V. told me that a good husband is one who not only gives money to the household and pays school fees, but who will also discuss plans with his wife and listen to her point of view. She and her husband have a marriage which is fairly typical of the new rural elite. Her husband is the headmaster of a village primary school. She married at age 19, had two children, became the secretary of the local women's cooperative, did some petty trading in prepared foodstuffs and worked a slightly larger than average farm. After the birth of her third child, at age 28, she decided to return to school to get a teacher's certificate. Her husband was instrumental in her return by providing encouragement and financing. When V. finished college she and her husband both found employment teaching in Kumbo, where they began to build a large modern cement-block house, and had four more children. With the help of her daughter and some relatives, whom she pays in cash and a percentage of the crops, V. continues to farm in their home village, spending school vacations on her farm. Using some of her salary, she has become quite successful as a petty trader buying produce from women in the small market in her village and selling it in the larger market in Kumbo. Her eldest daughter is now in secondary school, and she and her husband are hoping that this daughter, and all their children, will be able to go to college or even to university. While V. and her husband keep separate accounts, they pool their resources at critical times in order to pursue their shared vision of a modern lifestyle. This has enabled them to put together a distinctively elite lifestyle, denoted by the clothes they wear, their house and furnishings, and an emphasis on cleanliness and neatness in their presentation of self.
Elite women as well as men can now accrue symbolic capital in the form of education. Women with a minimum of a secondary school education now seek salaried employment. Educated men and women marry each other and may combine interests and resources to accumulate resources to permit a distinctive elite lifestyle marked by the ability to consume and display 'western' or 'modern' consumer goods. An important aspect of symbolic capital in Nso' today is that it includes new forms of cultural capital, represented by access to education and jobs which, if not gender blind, are accessible to males and females, but only among a small elite.

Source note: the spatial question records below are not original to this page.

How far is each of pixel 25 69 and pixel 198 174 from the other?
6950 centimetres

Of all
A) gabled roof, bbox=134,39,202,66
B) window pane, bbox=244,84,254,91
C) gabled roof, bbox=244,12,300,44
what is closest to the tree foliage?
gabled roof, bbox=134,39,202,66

Given their history of protest, it is not surprising that in the current economic crisis women are beginning to rebel against what they see as an economic system put together and run by men which increasingly pressures and burdens women. Men are challenged to provide more help to women or risk both the withdrawal of female support and a takeover of economic resources by women. As 'The Cameroonian Woman in Development' states:

we [women] intend to fight the economic crises whose structure and origin are masculine , [emphasis added] by doing our utmost to buy, sell, own and control. In all this we shall always welcome men's advice and assistance, but only when solicited. One area we plan to be careful of, and that is our purses. We plan to keep the menfolk away from them. We may of course assist in paying their taxes to avoid being left in the cold when they are locked up, but we shall strive to let no franc of our sweat be drained into a tumbler of beer.'... (Wendi 1990)

In this we hear echoes of earlier women's protests in this part of Cameroon. The article is not radically feminist, but rather argues that times have changed, that men are not dealing with changing circumstances very well and that women are increasingly marginalized and unable to adequately feed their families. This document echoes the womens' view of men with which I began this paper.
We can see in young women's attitudes towards marriage and marriage strategies a sign of their current impatience with men. Many young women who have been educated beyond primary school and who have access to employment other than farming are choosing to stay single. They say they want to 'have something of their own' before they make a decision about marriage; they rhetorically ask, 'why should we get married and just work farm?'. Most of these single women have children, for this remains the mark of adulthood. They may continue to live in their father's compound, and may help their mothers with farming on weekends in exchange for childcare during the week.
These young women are not rejecting men entirely nor making a decision to stay single forever. But they are not willing to exchange their middle class status for a non-elite marriage. They have more options than their less fortunate non-elite friends, many of whom also do not wish only to farm, are unmarried and commonly referred to as 'second-hand.' Without family support,aan unmarried mother is in an unenviable position. For women whose families have few resources, this resistance is likely to result in a less desirable lifestyle. It may even lead to the feminization of poverty in rural villages since the trend for young women to resist traditional marriage arrangements is likely to effect the future of subsistence farming. Womens' marriage strategies have the potential to change the configuration of male power which depends so substantially on the ability and willingness of women to provision their husband's household and underwrite male accumulation.